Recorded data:

○ ○ ○ ○ ○

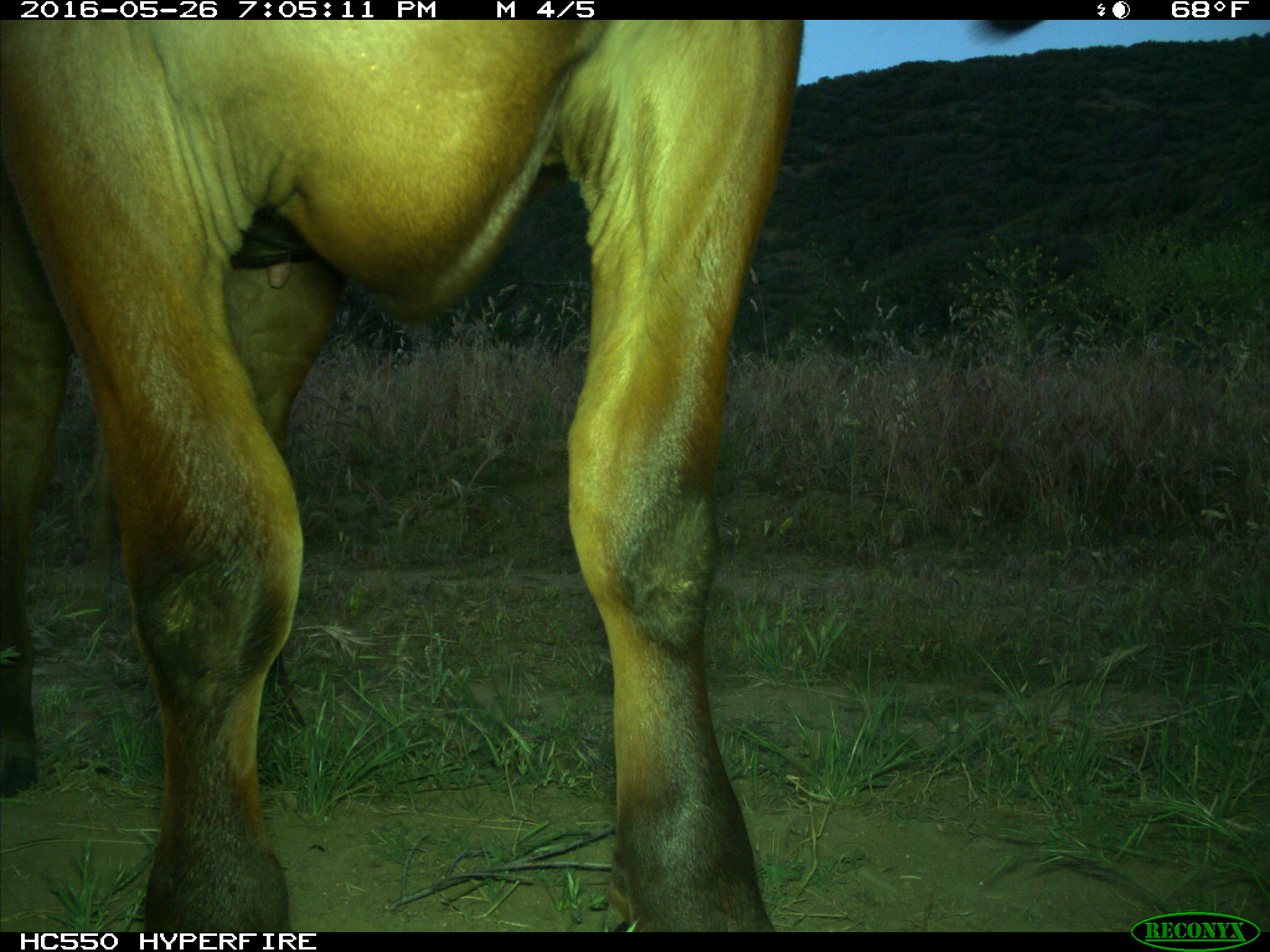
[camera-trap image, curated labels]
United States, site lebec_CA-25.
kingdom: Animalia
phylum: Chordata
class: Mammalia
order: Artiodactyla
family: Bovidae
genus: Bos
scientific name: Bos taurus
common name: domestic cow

○ ○ ○ ○ ○

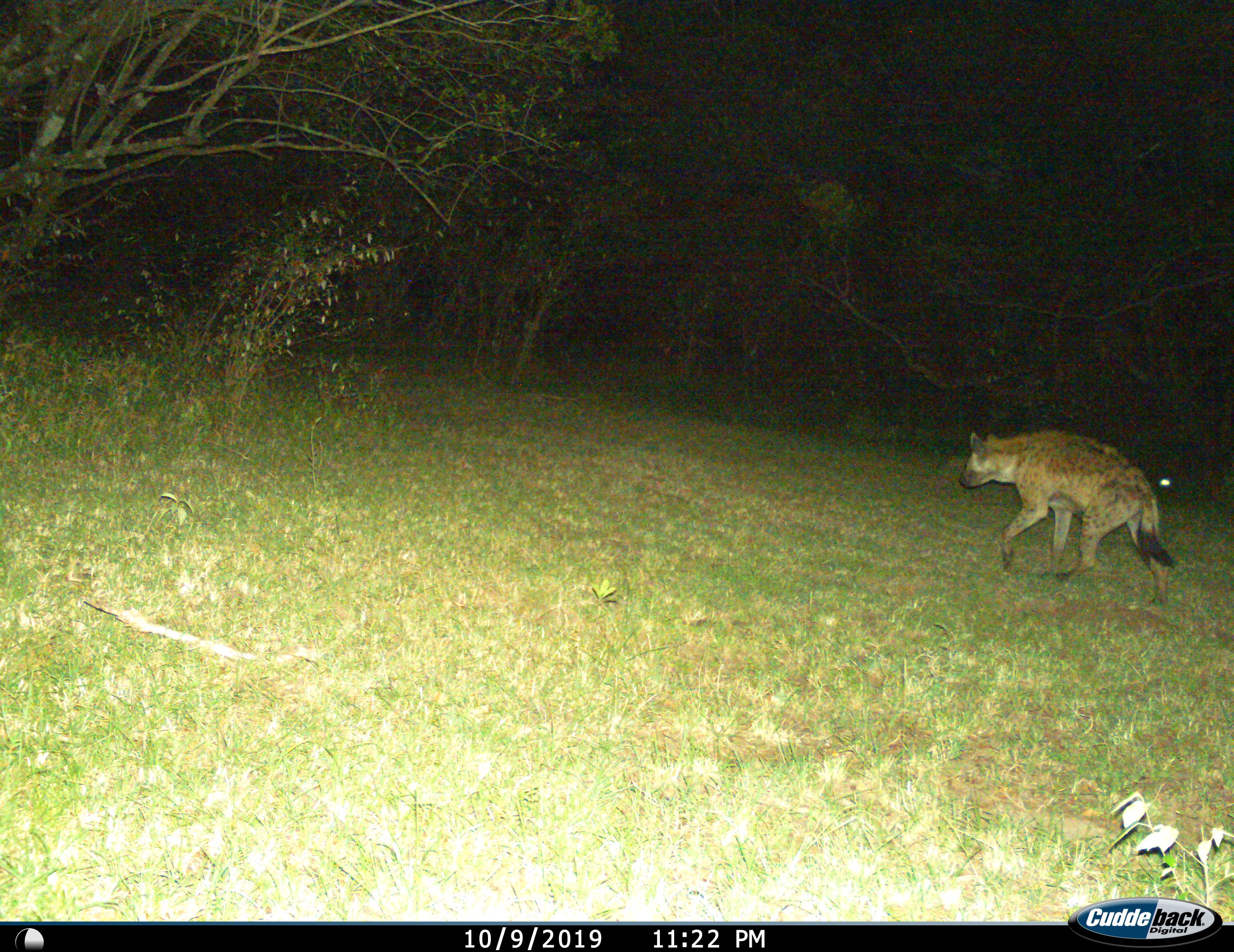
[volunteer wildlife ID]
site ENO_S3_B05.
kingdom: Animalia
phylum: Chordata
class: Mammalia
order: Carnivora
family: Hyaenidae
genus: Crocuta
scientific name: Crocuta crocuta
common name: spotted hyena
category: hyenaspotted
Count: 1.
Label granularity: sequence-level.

○ ○ ○ ○ ○

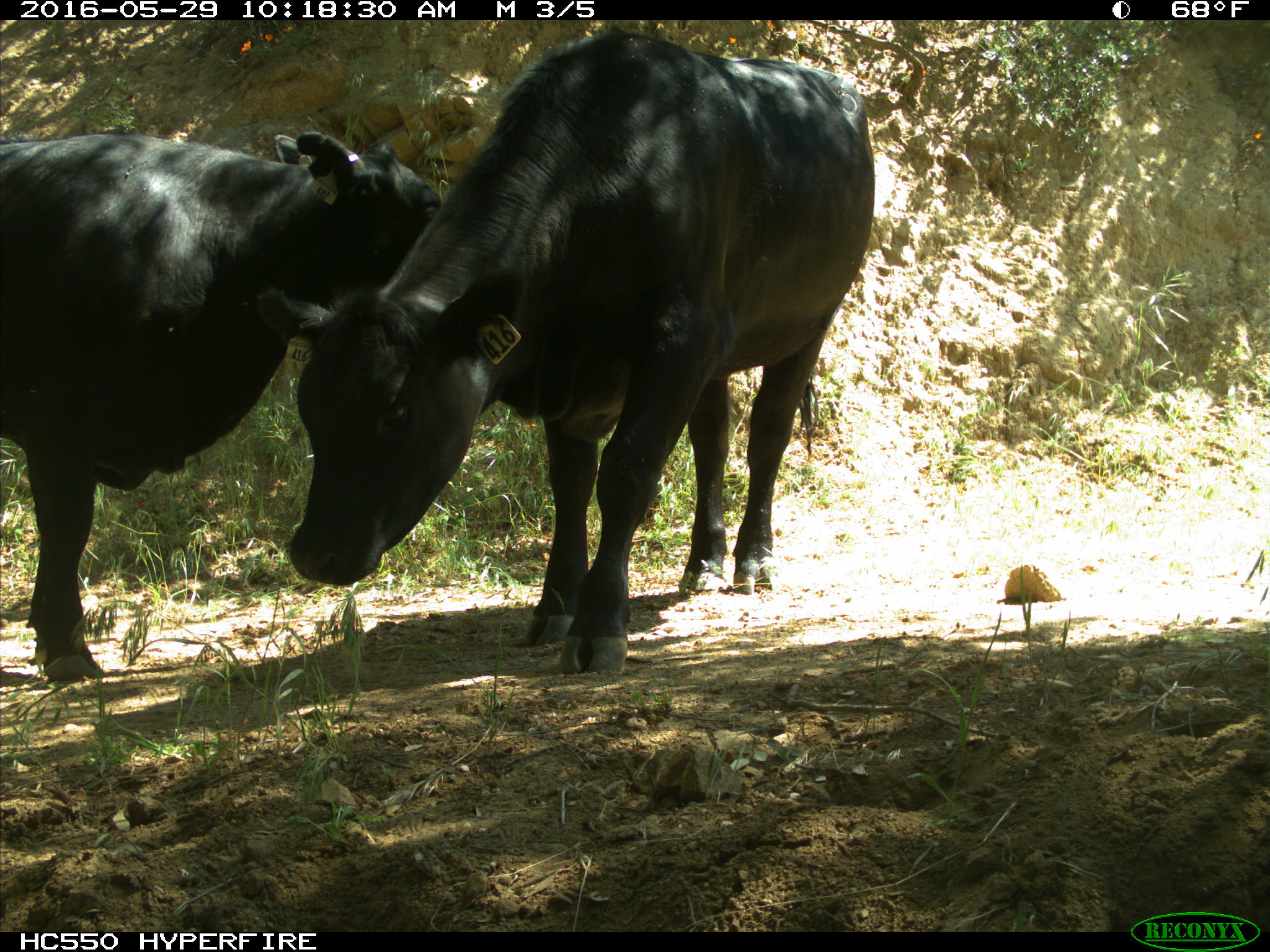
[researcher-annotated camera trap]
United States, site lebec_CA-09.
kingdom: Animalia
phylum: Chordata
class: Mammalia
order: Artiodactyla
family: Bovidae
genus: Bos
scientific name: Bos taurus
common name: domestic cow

○ ○ ○ ○ ○

● To do
Please reproduce, exactly as they appear above, the lines from the line containing "common name: spotted hyena" up to and including the line containing "Label granularity: sequence-level.".

● Task result
common name: spotted hyena
category: hyenaspotted
Count: 1.
Label granularity: sequence-level.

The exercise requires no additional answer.